● **What the task asks**
Each entry has to be set down again with no alteration.
*** Opening Records provided ***
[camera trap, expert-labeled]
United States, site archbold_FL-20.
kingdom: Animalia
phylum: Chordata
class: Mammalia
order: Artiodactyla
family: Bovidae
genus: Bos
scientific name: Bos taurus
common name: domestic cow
*** Closing Records provided ***
● **Output of the exercise**
[camera trap, expert-labeled]
United States, site archbold_FL-20.
kingdom: Animalia
phylum: Chordata
class: Mammalia
order: Artiodactyla
family: Bovidae
genus: Bos
scientific name: Bos taurus
common name: domestic cow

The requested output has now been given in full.